Etant donné que la jurisprudence citée est également liée à l’amélioration de la situation économique du parent qui s’occupe principalement de l’enfant, le fait que l’entretien pour la prise en charge revienne économiquement à ce dernier ne change rien. Indépendamment du fait qu’il s’agisse d’une contribution d’entretien en espèces ou d’une contribution pour la prise en charge des enfants, dans la plupart des cas, les fonds sont de toute façon gérés par le parent qui s’occupe des enfants.
Comme le recourant continue à réaliser, selon ses propres calculs, un excédent de CHF 1’430.-, soit 60 % de plus que celui de l’intimée de CHF 885.-, il ne subit pas de charge excessive. La Cour suprême estime donc qu’une modification de son obligation d’entretien n’entre pas en ligne de compte.
5.2
Le recourant fait remarquer pour sa part que, selon la solution de la Cour suprême, l’enfant recevrait la contribution de prise en charge, qui se libérerait alors au sens d’un excédent, en plus de ses besoins.
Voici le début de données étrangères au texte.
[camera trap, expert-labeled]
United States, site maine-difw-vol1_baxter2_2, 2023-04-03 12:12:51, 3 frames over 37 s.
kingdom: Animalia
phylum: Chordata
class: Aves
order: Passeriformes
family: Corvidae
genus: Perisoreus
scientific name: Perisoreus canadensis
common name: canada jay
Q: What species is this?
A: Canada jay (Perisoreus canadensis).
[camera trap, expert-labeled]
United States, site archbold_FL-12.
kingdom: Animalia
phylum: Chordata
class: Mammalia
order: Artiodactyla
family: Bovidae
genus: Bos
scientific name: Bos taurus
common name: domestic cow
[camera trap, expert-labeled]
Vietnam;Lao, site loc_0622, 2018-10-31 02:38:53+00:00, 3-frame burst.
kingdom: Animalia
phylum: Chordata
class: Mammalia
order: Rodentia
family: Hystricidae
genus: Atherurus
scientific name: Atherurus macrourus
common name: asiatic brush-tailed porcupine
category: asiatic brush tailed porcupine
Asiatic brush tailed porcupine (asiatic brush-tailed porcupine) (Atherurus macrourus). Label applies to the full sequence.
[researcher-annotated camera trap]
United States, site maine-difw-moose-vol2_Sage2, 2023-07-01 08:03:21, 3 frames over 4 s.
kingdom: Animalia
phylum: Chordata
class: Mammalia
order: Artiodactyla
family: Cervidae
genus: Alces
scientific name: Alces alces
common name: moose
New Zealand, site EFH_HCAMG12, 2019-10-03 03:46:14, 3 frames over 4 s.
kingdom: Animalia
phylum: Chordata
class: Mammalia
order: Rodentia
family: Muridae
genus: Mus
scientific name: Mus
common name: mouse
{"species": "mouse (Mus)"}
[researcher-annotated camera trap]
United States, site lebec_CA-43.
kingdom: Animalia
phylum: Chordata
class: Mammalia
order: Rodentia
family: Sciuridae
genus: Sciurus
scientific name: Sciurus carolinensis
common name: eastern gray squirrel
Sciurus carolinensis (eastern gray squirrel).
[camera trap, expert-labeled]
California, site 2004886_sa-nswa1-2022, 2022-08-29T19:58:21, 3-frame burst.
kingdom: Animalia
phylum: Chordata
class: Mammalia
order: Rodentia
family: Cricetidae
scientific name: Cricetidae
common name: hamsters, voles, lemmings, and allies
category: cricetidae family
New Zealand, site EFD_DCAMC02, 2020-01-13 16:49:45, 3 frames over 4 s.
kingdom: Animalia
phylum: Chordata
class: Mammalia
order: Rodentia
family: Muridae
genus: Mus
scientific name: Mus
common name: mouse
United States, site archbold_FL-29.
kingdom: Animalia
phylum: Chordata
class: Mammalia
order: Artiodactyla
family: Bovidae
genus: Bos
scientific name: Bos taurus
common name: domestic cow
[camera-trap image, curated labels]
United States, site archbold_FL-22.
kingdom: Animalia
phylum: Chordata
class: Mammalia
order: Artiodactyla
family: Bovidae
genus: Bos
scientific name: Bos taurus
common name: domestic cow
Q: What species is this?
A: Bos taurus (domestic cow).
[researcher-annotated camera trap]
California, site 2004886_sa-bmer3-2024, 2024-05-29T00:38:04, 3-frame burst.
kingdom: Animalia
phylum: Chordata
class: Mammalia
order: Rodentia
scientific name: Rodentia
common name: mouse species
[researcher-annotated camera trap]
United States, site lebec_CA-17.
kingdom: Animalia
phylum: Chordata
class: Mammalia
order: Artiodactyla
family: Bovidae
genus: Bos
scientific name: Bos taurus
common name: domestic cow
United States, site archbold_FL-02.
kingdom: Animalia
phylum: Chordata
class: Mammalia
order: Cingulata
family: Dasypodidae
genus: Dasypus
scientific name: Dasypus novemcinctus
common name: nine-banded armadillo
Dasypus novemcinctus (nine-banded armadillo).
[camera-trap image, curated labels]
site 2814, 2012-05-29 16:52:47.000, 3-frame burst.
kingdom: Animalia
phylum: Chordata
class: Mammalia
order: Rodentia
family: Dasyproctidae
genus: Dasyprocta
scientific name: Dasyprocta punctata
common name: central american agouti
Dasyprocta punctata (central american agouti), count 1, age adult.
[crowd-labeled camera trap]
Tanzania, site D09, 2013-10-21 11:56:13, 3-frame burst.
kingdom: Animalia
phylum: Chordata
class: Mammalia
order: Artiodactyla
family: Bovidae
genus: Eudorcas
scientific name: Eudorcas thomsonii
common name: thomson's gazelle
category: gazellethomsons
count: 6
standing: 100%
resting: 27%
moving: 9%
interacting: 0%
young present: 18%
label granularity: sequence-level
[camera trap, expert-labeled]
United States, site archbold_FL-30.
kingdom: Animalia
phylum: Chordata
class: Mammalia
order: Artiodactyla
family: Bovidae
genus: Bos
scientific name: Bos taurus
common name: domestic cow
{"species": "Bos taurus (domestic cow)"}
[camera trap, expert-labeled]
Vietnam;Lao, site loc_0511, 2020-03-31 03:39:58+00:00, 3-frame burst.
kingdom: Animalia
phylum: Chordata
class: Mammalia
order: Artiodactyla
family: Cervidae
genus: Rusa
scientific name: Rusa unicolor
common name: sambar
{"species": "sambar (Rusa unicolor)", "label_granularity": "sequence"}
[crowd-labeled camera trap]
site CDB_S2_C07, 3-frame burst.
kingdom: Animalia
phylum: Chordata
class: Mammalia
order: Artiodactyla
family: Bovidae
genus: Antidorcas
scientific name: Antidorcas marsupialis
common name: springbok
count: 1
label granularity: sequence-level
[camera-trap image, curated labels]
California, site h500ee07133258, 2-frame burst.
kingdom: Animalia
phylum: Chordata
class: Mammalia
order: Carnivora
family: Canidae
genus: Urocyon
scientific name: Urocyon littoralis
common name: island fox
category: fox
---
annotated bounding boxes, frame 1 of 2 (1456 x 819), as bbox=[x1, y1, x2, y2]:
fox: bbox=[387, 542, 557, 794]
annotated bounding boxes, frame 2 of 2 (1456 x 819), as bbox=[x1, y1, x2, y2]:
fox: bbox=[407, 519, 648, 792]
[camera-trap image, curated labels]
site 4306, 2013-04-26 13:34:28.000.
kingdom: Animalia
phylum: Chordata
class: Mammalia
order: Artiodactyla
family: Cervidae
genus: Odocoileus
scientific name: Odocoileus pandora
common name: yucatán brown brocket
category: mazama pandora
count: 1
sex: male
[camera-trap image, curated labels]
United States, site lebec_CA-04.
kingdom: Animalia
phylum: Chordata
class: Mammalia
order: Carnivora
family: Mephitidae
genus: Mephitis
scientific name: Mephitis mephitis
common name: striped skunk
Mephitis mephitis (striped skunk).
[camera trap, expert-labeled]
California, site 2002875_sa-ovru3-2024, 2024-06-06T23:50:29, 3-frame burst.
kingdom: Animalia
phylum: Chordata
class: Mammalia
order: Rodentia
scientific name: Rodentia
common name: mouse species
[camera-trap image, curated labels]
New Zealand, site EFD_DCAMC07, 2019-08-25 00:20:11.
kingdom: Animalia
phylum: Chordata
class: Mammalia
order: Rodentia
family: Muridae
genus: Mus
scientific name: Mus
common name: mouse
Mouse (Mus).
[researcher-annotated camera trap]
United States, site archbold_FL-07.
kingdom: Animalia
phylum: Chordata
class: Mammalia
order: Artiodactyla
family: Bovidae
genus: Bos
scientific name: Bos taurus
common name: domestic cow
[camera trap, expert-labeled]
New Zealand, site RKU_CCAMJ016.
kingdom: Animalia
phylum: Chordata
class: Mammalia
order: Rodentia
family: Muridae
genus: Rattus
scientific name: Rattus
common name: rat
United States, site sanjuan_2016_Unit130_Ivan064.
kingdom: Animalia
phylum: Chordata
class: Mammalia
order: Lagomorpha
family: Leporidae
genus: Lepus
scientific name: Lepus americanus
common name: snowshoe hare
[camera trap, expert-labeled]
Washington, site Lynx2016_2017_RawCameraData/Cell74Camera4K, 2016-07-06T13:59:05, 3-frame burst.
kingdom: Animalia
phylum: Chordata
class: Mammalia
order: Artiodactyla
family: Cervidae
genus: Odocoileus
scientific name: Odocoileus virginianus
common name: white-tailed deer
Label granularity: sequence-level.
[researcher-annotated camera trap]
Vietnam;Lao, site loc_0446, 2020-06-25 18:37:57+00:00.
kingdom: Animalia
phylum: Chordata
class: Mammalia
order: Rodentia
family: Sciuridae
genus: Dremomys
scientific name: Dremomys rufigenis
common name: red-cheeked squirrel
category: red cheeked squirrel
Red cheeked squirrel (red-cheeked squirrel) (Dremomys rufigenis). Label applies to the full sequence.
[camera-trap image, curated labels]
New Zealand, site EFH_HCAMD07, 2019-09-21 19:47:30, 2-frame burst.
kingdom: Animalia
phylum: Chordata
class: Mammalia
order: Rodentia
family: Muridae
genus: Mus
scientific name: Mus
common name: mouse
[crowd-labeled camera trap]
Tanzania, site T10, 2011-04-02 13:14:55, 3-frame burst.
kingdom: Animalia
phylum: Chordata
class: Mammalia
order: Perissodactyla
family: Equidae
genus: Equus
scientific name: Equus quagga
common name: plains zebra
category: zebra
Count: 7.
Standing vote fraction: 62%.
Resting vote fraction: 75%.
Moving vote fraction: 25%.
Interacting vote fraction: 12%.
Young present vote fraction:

La contribution de prise en charge a toutefois été accordée à l’origine en raison d’un déficit lié à la garde de l’enfant et revient économiquement au parent qui s’occupe de la prise en charge de l’enfant. Cette part d’entretien n’est compensée ni par un déficit ni par une position de besoin de l’enfant. L’enfant bénéficierait donc manifestement d’une prestation d’entretien supérieure à celle qui lui est due.
L’intimée se rallie de son côté à l’instance précédente et souligne en outre qu’au moment de l’introduction de la demande de modification, il n’y avait absolument pas de déséquilibre dans la charge financière des parents. De plus, la situation se serait encore modifiée depuis lors en faveur du recourant. La contribution de prise en charge ne serait rien d’autre qu’un poste de besoin de la contribution d’entretien pour l’enfant, qui ne devrait être adapté que s’il existe un motif de modification, ce qui n’est pas le cas ici.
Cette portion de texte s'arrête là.